Work to be completed
Answer these questions using the datatracker setup guide below.
(a) Which backend does the guide strongly recommend for Docker on Windows?
(b) Which extension must be installed under the Extensions tab in VS Code on every platform?
(c) Which message in the terminal panel shows that the initialization script has finished?

Document text
Datatracker Development in Docker

Getting started

  1. Set up Docker on your preferred platform. On Windows, it is highly recommended to use the WSL 2 (Windows Subsystem for Linux) backend.

See the IETF Tools Windows Dev guide on how to get started when using Windows.

  1. On Linux, you must also install Docker Compose. Docker Desktop for Mac and Windows already include Docker Compose.

  2. If you have a copy of the datatracker code checked out already, simply cd to the top-level directory.

    If not, check out a datatracker branch as usual. We'll check out main below, but you can use any branch:

    git clone https://github.com/ietf-tools/datatracker.git
    cd datatracker
    git checkout main
    
  3. Follow the instructions for your preferred editor:

Using Visual Studio Code

This project includes a devcontainer configuration which automates the setup of the development environment with all the required dependencies.

Initial Setup

  1. Launch VS Code
  2. Under the Extensions tab, ensure you have the Remote - Containers (ms-vscode-remote.remote-containers) extension installed. On Windows, you also need the Remote - WSL (ms-vscode-remote.remote-wsl) extension to take advantage of the WSL 2 (Windows Subsystem for Linux) native integration.
  3. Open the top-level directory of the datatracker code you fetched above.
  4. A prompt inviting you to reopen the project in containers will appear in the bottom-right corner. Click the Reopen in Container button. If you missed the prompt, you can press F1, start typing reopen in container task and launch it.
  5. VS Code will relaunch in the dev environment and create the containers automatically.
  6. You may get several warnings prompting you to reload the window as extensions get installed for the first time. Wait for the initialization script to complete before doing so. (Wait for the message Done! to appear in the terminal panel.)

Subsequent Launch

To return to your dev environment created above, simply open VS Code and select File > Open Recent and select the datatracker folder with the [Dev Container] suffix.

You can also open the datatracker project folder and click the Reopen in container button when prompted. If you missed the prompt, you can press F1, start typing reopen in container task and launch it.

Spatial relation data:
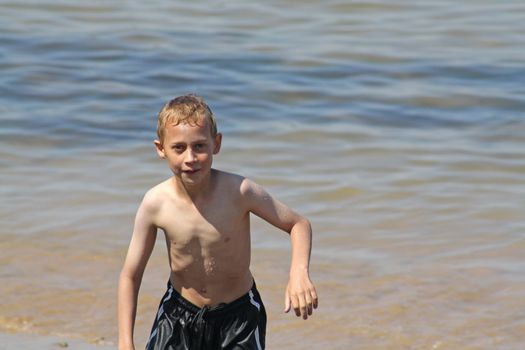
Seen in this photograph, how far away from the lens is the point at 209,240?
4.00 m

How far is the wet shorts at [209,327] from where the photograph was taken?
4031 mm

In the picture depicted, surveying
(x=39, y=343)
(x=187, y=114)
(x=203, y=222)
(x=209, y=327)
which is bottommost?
(x=39, y=343)

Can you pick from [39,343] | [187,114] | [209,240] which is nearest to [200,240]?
[209,240]

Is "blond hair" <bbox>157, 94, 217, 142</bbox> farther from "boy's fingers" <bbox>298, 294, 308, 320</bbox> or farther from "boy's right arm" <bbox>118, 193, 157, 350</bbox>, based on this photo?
"boy's fingers" <bbox>298, 294, 308, 320</bbox>

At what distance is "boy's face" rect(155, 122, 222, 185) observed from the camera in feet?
12.5

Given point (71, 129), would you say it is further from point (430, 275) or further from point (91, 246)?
point (430, 275)

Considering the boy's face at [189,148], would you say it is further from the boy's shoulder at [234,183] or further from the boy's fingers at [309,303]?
the boy's fingers at [309,303]

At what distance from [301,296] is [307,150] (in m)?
5.25

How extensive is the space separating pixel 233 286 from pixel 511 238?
3.04m

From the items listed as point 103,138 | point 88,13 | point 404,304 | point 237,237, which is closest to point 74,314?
point 404,304

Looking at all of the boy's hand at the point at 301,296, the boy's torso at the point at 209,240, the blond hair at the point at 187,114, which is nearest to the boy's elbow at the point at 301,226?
the boy's torso at the point at 209,240

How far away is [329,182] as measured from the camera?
26.2ft

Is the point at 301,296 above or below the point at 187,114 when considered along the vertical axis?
below

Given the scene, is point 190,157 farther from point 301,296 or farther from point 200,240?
point 301,296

Result for this task
(a) The WSL 2 (Windows Subsystem for Linux) backend.
(b) The Remote - Containers (ms-vscode-remote.remote-containers) extension.
(c) Done!